A Urbanos entrou no capital da SPdH/Groundforce em 2011 e detém a opção de compra do restante capital social.

Na providência cautelar apresentada junto do Supremo Tribunal Administrativo, a empresa alega não ter sido ouvida antecipadamente sobre o processo de privatização da TAP, diz recear pelo direito de exercer a opção de compra de 100% da SPdH e contesta o facto de a Groundforce estar, na prática, a ser de novo privatizada, quando já o foi em 2003 (na altura, a Globalia comprou a posição que agora é da Urbanos), avança o “DE”.

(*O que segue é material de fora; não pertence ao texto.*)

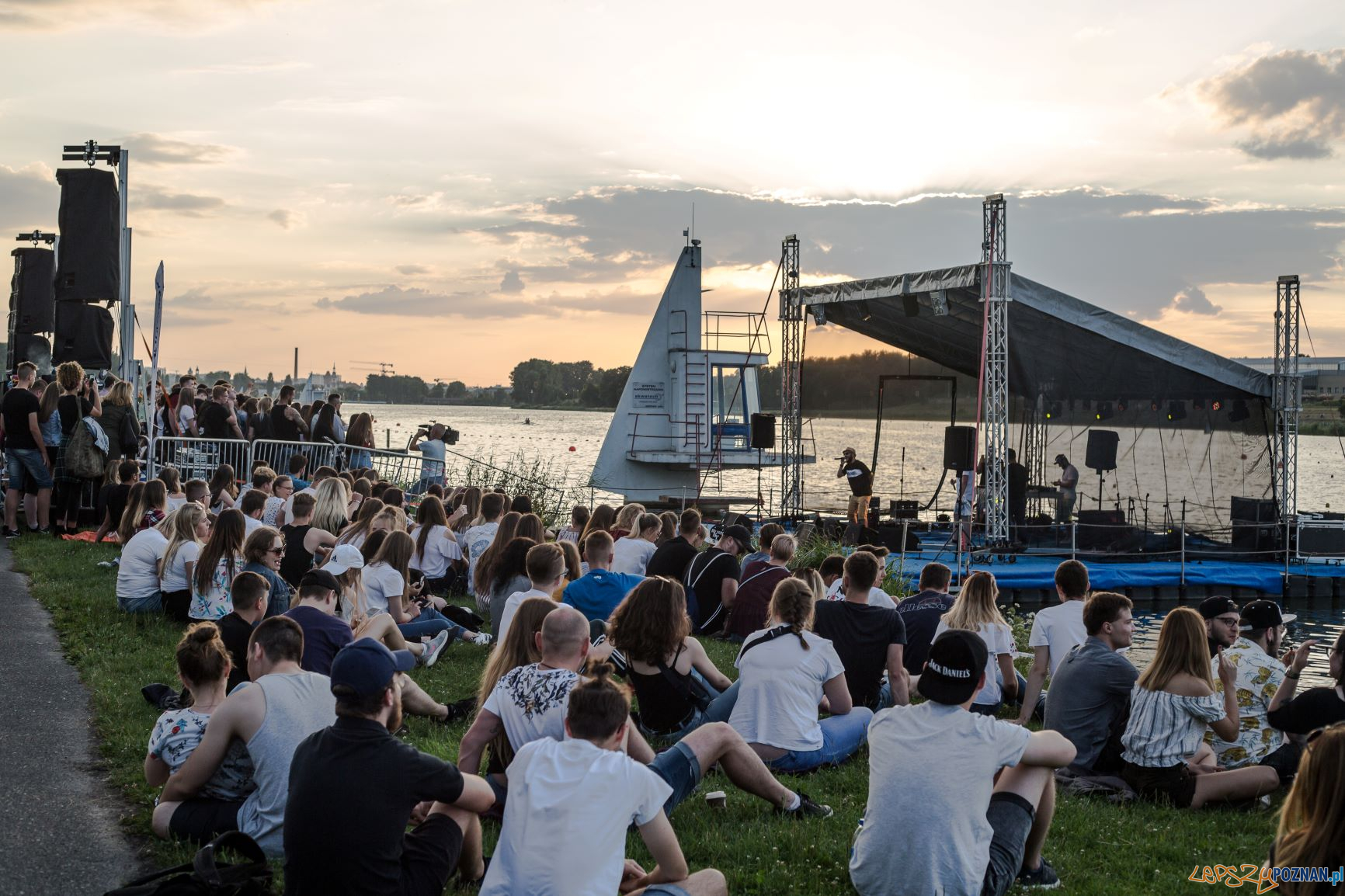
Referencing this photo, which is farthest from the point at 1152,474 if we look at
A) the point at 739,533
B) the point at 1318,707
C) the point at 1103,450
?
the point at 1318,707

Note-se que o processo de privatização da TAP, ganho pelo consórcio Atlantic Gateway, envolve até 66% do grupo.

A providência cautelar interposta pela Urbanos surge num momento em que estará finalmente resolvida a questão do refinanciamento da dívida bancária, último obstáculo à entrada de David Neeleman e Humberto Pedrosa na gestão da TAP.

Antes da Urbanos, já o Movimento Peço a Palavra tentou, sem sucesso, travar a privatização da TAP. E Germán Efromovich, candidato preterido, também ameaçou recorrer aos tribunais com o mesmo objectivo.